Exercise aim =>
Change every "uniform jacket" in the material below to "uniform coat" and leave everything else unchanged. Write out the material again without the pictures.

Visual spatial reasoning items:
· · · ·
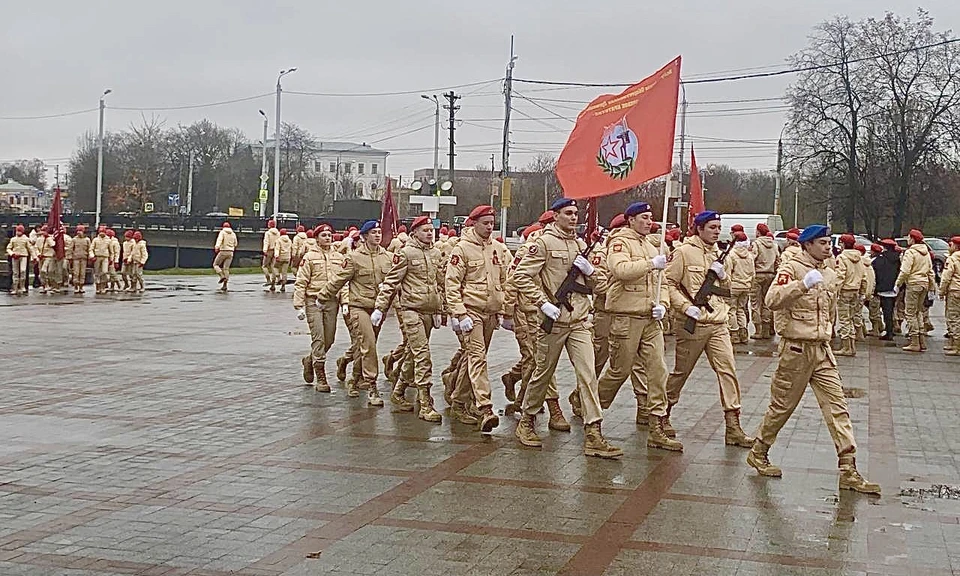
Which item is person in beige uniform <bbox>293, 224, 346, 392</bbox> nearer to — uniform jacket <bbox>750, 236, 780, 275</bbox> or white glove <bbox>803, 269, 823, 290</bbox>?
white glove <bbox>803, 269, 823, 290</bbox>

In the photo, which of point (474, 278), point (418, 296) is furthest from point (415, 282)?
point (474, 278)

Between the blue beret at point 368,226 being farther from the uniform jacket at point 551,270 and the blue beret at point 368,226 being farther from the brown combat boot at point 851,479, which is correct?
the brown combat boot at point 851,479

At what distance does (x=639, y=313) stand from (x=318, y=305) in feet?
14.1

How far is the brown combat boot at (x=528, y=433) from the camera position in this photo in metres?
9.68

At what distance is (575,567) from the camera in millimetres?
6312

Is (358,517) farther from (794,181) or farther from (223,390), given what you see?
· · · ·
Answer for the task =>
Which item is person in beige uniform <bbox>293, 224, 346, 392</bbox> nearer to — uniform coat <bbox>750, 236, 780, 275</bbox> or white glove <bbox>803, 269, 823, 290</bbox>?
white glove <bbox>803, 269, 823, 290</bbox>

In the photo, which of point (474, 278), point (418, 296) is furthest from point (415, 282)?
point (474, 278)

Between the blue beret at point 368,226 being farther from the uniform coat at point 551,270 and the blue beret at point 368,226 being farther from the brown combat boot at point 851,479, which is correct?
the brown combat boot at point 851,479

At what distance does (x=639, y=313) stand from (x=318, y=305) in feet?
14.1

How far is the brown combat boot at (x=528, y=433) from the camera position in this photo in metres?
9.68

At what distance is (575,567) from the camera in millimetres?
6312

Is (358,517) farther from (794,181) or farther from (223,390), given what you see?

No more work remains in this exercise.